Whitney Biennial 2022: Quiet as It’s Kept is co-organized by David Breslin, DeMartini Family Curator and Director of Curatorial Initiatives, and Adrienne Edwards, Engell Speyer Family Curator and Director of Curatorial Affairs, with Mia Matthias, and Almeida Baroja supporting this grand effort.
What will strike viewers is how intergenerational and interdisciplinary this exhibition is, sixty-three artists and collectives. The spaces of the Biennial contrast significantly, acknowledging the acute polarity of our society. One floor is a labyrinth, a dark space of containment; another is a clearing, open and light filled.

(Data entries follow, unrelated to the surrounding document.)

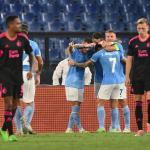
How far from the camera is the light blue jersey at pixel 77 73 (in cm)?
1432

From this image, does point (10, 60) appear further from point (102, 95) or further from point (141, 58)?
point (102, 95)

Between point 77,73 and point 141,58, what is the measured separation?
10.3 feet

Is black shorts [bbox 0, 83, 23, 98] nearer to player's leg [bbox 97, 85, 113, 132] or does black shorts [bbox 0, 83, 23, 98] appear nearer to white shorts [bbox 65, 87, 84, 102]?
player's leg [bbox 97, 85, 113, 132]

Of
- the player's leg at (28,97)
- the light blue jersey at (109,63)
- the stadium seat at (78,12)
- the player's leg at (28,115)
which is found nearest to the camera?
the player's leg at (28,115)

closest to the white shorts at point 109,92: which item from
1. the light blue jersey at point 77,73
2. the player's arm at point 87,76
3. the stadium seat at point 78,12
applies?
the light blue jersey at point 77,73

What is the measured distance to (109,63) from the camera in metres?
14.0

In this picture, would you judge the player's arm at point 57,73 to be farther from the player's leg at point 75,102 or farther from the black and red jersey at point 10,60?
the black and red jersey at point 10,60

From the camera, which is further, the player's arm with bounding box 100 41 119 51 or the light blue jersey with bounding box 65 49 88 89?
the light blue jersey with bounding box 65 49 88 89

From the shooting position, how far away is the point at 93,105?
16266mm

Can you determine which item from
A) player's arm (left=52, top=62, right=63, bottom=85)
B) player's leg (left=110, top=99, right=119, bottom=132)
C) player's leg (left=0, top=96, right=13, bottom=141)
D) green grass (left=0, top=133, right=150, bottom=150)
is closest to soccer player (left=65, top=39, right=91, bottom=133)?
player's leg (left=110, top=99, right=119, bottom=132)

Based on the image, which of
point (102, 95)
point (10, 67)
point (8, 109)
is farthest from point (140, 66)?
point (102, 95)

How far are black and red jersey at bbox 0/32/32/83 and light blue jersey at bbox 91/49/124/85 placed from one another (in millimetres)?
3738

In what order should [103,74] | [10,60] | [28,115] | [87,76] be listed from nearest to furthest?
[10,60] < [28,115] < [103,74] < [87,76]

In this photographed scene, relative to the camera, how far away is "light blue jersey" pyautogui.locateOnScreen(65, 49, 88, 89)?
47.0ft
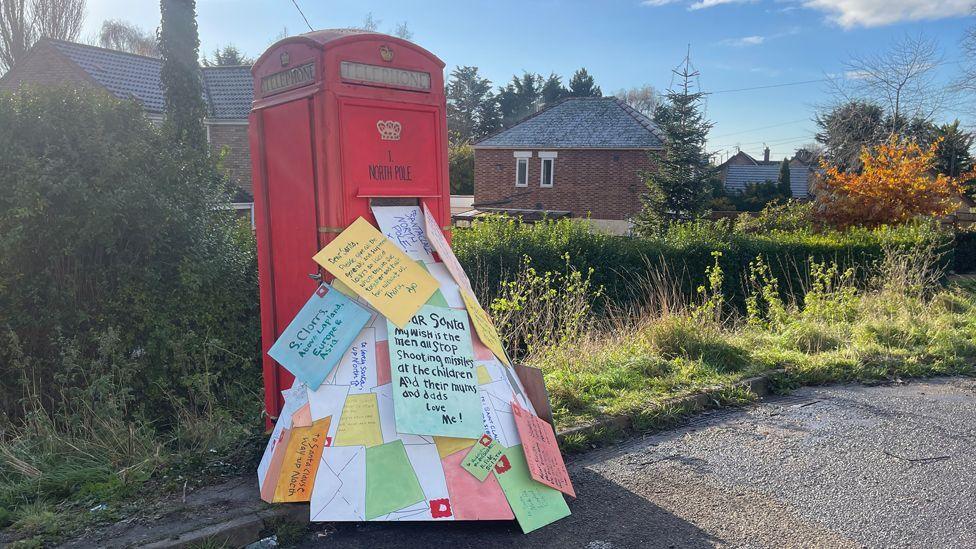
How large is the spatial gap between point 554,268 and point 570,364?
4060mm

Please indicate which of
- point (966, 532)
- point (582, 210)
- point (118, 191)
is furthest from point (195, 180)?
point (582, 210)

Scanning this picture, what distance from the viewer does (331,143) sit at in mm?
3492

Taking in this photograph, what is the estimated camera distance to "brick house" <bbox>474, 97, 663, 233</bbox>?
2870cm

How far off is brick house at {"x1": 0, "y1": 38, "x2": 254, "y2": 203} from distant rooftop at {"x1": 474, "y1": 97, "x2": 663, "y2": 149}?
1170 centimetres

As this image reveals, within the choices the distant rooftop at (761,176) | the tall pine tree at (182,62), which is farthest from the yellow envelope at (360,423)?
the distant rooftop at (761,176)

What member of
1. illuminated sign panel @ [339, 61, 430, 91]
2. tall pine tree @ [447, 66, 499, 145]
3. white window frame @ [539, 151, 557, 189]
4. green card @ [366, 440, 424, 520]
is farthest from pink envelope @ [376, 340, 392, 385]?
tall pine tree @ [447, 66, 499, 145]

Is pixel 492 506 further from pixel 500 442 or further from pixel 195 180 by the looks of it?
pixel 195 180

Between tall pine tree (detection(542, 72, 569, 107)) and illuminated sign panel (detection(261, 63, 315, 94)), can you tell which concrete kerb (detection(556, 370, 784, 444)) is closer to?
illuminated sign panel (detection(261, 63, 315, 94))

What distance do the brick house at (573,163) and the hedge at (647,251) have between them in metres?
15.5

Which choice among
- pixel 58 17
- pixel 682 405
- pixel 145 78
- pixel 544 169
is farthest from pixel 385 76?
pixel 58 17

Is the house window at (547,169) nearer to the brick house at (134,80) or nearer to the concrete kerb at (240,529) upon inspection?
the brick house at (134,80)

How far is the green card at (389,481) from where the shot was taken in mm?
3148

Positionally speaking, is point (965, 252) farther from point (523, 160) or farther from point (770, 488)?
point (770, 488)

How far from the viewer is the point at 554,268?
10188 millimetres
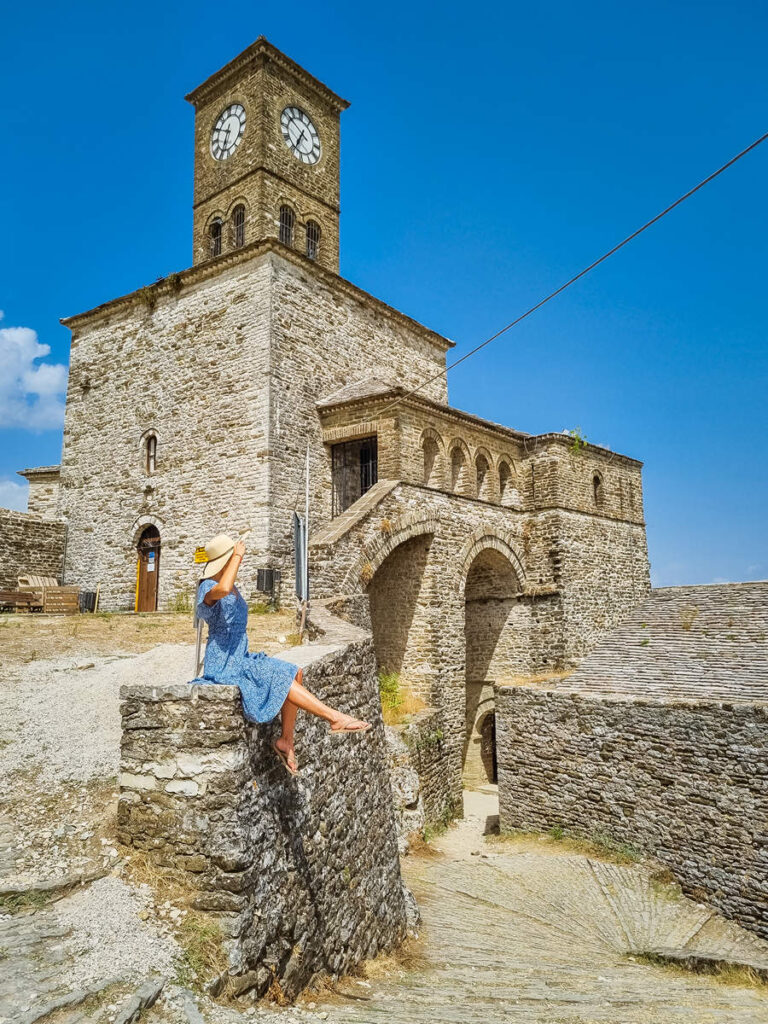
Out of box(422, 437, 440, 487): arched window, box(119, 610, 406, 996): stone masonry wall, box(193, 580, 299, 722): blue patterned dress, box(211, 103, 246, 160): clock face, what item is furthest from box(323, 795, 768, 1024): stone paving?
box(211, 103, 246, 160): clock face

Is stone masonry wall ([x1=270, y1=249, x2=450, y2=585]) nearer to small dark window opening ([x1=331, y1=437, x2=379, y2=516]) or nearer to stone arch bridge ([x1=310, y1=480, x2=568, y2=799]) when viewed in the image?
small dark window opening ([x1=331, y1=437, x2=379, y2=516])

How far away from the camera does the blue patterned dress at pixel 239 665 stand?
4.47 metres

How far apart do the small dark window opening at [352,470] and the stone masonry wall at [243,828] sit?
39.2 feet

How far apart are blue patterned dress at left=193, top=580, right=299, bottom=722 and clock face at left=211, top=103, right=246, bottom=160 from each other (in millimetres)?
18864

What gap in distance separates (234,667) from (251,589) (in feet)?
35.9

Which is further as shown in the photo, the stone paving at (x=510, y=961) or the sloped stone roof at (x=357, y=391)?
the sloped stone roof at (x=357, y=391)

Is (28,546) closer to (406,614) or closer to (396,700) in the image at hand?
(406,614)

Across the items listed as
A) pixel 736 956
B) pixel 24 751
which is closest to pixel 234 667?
pixel 24 751

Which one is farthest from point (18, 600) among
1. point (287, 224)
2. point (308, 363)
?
point (287, 224)

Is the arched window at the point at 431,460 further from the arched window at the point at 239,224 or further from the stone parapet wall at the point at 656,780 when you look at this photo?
the arched window at the point at 239,224

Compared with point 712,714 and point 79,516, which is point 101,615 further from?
point 712,714

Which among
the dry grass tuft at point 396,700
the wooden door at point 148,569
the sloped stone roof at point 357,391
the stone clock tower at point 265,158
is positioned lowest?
the dry grass tuft at point 396,700

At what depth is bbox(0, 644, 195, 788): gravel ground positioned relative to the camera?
576 centimetres

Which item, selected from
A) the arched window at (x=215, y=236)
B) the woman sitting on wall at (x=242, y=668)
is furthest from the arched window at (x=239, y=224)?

The Biennial is exciting because it is so of the time. In its eightieth iteration, the Biennial continues to function as an ongoing experiment, where it must be encountered by today’s population. That includes the interactions with the work, intentionally or not. Modern education, domesticity and global birthplaces define this year’s Whitney Biennial output.
Of course, none of the Whitney Biennial (or any of the exhibitions) can happen without support. Returning for in-person experience, the Whitney Museum of American Art Gala celebrated Thelma Golden, the director of the Studio Museum in Harlem, Susan Hess, a distinguished Whitney trustee, and artist Glenn Ligon.
Attendees included Seth Meyers and Karlie Kloss, artists Maurizio Cattelan, Rashid Johnson, and Jeff Koons. Guests including Derek Fordjour, Ivy Getty, Julie Mehretu, Adam Pendleton, and Kennedy Yanko made their way to nearby Genesis House for an after party featuring three floors of entertainment space, including a particularly bouncy set by DJ Aku in the downstairs club and a relaxing library-like atmosphere in the upstairs restaurant, curated by Onjium.